> **DESCRIPTION OF THE TASK**:
Both the line with "The researchers measured the effect" and the line with "4-Pyridylalanine has its" in the records below must appear in the output, along with every line between them, exactly and with nothing added.

Segment Start: DATASET CONTENT

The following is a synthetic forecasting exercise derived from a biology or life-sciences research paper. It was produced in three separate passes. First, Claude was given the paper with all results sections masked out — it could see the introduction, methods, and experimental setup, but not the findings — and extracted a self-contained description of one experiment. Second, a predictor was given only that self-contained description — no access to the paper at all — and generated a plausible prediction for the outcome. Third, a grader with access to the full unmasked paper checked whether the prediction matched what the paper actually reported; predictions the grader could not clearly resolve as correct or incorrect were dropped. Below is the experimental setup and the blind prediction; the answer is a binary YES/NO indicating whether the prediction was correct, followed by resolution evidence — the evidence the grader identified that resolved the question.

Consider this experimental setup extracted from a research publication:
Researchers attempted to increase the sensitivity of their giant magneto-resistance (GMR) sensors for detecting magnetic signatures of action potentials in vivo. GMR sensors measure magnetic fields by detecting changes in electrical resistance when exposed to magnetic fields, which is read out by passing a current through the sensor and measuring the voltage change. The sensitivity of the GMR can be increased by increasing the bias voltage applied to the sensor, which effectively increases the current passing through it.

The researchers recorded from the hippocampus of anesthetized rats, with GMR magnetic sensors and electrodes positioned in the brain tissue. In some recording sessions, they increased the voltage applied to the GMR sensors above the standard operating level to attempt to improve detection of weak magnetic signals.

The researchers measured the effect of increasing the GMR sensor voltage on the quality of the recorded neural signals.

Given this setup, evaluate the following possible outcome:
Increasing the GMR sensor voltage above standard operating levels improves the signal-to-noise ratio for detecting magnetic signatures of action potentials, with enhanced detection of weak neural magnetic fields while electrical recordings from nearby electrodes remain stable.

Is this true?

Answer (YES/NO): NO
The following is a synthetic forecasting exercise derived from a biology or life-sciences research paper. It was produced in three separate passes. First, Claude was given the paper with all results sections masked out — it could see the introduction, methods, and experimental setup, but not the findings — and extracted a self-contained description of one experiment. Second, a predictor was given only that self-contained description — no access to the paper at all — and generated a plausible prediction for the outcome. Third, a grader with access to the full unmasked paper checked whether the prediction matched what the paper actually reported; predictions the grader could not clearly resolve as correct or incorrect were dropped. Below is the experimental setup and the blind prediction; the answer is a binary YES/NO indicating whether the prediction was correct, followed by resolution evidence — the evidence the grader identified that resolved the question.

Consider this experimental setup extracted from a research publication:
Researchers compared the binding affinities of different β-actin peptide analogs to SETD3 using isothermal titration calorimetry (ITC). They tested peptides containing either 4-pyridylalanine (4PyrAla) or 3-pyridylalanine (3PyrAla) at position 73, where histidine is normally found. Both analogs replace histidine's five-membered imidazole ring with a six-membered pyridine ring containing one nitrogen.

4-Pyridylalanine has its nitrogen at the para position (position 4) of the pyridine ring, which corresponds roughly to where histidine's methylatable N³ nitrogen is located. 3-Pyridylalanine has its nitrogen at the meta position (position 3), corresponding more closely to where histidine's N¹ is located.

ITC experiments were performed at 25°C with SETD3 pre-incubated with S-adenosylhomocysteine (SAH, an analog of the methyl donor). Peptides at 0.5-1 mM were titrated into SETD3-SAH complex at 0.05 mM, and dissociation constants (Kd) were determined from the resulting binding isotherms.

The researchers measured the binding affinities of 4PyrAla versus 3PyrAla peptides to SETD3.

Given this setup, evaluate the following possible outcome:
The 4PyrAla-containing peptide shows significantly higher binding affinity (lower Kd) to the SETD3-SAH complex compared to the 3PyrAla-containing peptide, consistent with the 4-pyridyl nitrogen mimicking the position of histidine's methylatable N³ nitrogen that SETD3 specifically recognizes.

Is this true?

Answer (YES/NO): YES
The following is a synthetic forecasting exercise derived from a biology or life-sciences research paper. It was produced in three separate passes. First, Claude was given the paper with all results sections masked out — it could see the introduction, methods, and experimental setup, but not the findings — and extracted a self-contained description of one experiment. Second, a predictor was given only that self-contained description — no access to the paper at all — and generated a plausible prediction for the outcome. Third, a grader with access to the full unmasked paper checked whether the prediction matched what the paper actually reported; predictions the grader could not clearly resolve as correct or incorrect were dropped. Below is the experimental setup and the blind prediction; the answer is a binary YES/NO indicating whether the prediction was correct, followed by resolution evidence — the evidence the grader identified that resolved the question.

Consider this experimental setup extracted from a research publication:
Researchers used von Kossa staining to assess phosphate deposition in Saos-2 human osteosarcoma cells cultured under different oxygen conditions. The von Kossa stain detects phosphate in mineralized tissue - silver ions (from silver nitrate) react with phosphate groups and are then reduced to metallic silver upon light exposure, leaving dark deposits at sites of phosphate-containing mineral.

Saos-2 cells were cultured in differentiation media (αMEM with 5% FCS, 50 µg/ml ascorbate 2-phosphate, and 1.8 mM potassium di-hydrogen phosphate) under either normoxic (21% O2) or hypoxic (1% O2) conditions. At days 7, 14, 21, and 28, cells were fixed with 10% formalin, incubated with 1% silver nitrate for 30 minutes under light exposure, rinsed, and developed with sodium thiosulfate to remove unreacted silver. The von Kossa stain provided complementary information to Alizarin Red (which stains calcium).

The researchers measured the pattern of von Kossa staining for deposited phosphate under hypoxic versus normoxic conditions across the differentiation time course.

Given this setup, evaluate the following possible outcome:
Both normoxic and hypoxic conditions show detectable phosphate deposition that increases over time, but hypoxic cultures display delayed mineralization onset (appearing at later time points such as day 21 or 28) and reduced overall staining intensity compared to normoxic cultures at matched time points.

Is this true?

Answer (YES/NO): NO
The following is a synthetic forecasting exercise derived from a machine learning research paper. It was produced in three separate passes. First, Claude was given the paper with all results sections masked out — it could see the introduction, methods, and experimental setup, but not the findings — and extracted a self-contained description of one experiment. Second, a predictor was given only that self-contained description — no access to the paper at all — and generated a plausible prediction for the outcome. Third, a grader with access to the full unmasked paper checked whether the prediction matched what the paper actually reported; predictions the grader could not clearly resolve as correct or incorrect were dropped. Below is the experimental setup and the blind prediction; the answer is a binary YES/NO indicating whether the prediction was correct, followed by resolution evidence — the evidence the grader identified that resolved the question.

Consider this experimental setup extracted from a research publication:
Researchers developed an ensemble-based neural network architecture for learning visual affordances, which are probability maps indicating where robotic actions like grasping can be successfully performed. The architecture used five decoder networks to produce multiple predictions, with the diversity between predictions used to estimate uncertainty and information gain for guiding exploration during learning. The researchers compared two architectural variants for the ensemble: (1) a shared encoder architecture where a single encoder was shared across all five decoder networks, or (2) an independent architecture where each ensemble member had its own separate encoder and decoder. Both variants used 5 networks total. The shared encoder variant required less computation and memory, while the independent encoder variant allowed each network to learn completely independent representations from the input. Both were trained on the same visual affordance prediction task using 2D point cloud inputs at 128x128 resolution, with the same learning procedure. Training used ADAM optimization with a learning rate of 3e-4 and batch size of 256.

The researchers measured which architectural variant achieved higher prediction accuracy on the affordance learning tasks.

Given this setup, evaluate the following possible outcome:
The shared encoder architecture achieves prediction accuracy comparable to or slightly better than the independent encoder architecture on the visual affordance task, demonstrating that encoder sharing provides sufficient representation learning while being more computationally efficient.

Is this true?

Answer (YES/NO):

Segment End: DATASET CONTENT

> **ANSWER SPACE**:
The researchers measured the effect of increasing the GMR sensor voltage on the quality of the recorded neural signals.

Given this setup, evaluate the following possible outcome:
Increasing the GMR sensor voltage above standard operating levels improves the signal-to-noise ratio for detecting magnetic signatures of action potentials, with enhanced detection of weak neural magnetic fields while electrical recordings from nearby electrodes remain stable.

Is this true?

Answer (YES/NO): NO
The following is a synthetic forecasting exercise derived from a biology or life-sciences research paper. It was produced in three separate passes. First, Claude was given the paper with all results sections masked out — it could see the introduction, methods, and experimental setup, but not the findings — and extracted a self-contained description of one experiment. Second, a predictor was given only that self-contained description — no access to the paper at all — and generated a plausible prediction for the outcome. Third, a grader with access to the full unmasked paper checked whether the prediction matched what the paper actually reported; predictions the grader could not clearly resolve as correct or incorrect were dropped. Below is the experimental setup and the blind prediction; the answer is a binary YES/NO indicating whether the prediction was correct, followed by resolution evidence — the evidence the grader identified that resolved the question.

Consider this experimental setup extracted from a research publication:
Researchers compared the binding affinities of different β-actin peptide analogs to SETD3 using isothermal titration calorimetry (ITC). They tested peptides containing either 4-pyridylalanine (4PyrAla) or 3-pyridylalanine (3PyrAla) at position 73, where histidine is normally found. Both analogs replace histidine's five-membered imidazole ring with a six-membered pyridine ring containing one nitrogen.

4-Pyridylalanine has its nitrogen at the para position (position 4) of the pyridine ring, which corresponds roughly to where histidine's methylatable N³ nitrogen is located. 3-Pyridylalanine has its nitrogen at the meta position (position 3), corresponding more closely to where histidine's N¹ is located.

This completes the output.